Currently, our implementation of style:script-type only affects the appearance of characters that are unmapped to a script type per the ODF specification (see ODF 1.3 Table 22). Although this implementation technically complies with the standard, it ignores many characters that users may reasonably want to override our default behavior, such as numerals and certain mathematical symbols. We should investigate how to safely expand style:script-type to cover more characters. For the benefit of interoperability, we should also evaluate the algorithm described in the OOXML standard (ECMA-376-1:2016 17.3.2.26).
I'd say the mapping by the standard is just plain wrong for many of those characters. Since when are numerals and punctuation marks "western"? I would suggest we have a list of choices regarding the Unicode character mapping scheme, in Tools > Options > Languages and Locales : It could have 3 items: * LibreOffice heuristic * ODF 1.4 §20.358 Table 23 mapping * ECMA-376-1:2016 OOXML 17.3.2.26 mapping (or whatever MSO is using) The LO heuristic would be whatever modifications we decide we want to make on the ODF table.
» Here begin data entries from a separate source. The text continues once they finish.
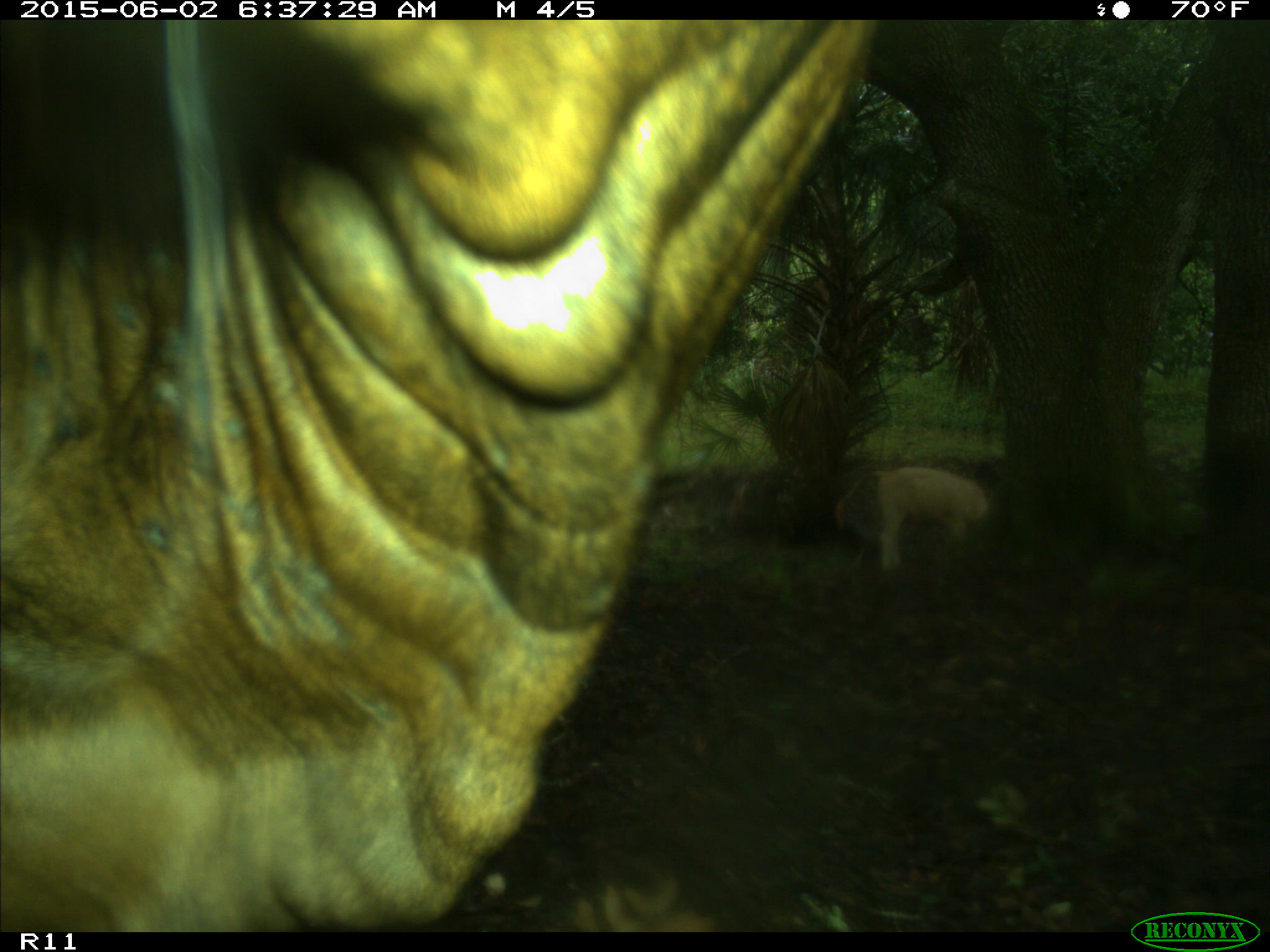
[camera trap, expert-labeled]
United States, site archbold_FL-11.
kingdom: Animalia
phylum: Chordata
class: Mammalia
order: Artiodactyla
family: Bovidae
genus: Bos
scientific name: Bos taurus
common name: domestic cow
If the Unicode consortium defines which characters are strongly associated with one or a set of languagues, we could compose that mapping with our language-to-language-group mapping (which we have, right?), - so that if the languages aren't fully within a single language group, we try to apply the hint to choose between the groups. That could be a fourth and call that a fourth option, "Unicode-consortium-based". Or just use that ourselves and drop the "LO Heuristic" option.
Is this
(In reply to Eyal Rozenberg from comment #1) > I'd say the mapping by the standard is just plain wrong for many of those > characters. Since when are numerals and punctuation marks "western"? > > I would suggest we have a list of choices regarding the Unicode character > mapping scheme, in Tools > Options > Languages and Locales : It could have 3 > items: > > * LibreOffice heuristic > * ODF 1.4 §20.358 Table 23 mapping > * ECMA-376-1:2016 OOXML 17.3.2.26 mapping (or whatever MSO is using) I'm worried it might be asking too much to expect users to have an opinion about this. I'm in favor of an OOXML compatibility flag once our implementation is robust enough that the differences start to matter, but only because we can make that choice for the user automatically when they open a DOCX file. > If the Unicode consortium defines which characters are strongly associated > with one or a set of languagues, we could compose that mapping with our > language-to-language-group mapping (which we have, right?), - so that if the > languages aren't fully within a single language group, we try to apply the > hint to choose between the groups. That could be a fourth and call that a > fourth option, "Unicode-consortium-based". Or just use that ourselves and > drop the "LO Heuristic" option. Unicode doesn't have an opinion about language, but they do associate characters with scripts. The ODF/OOXML standards already obey Unicode for the most part, with the exception of mishandling the "common" script type.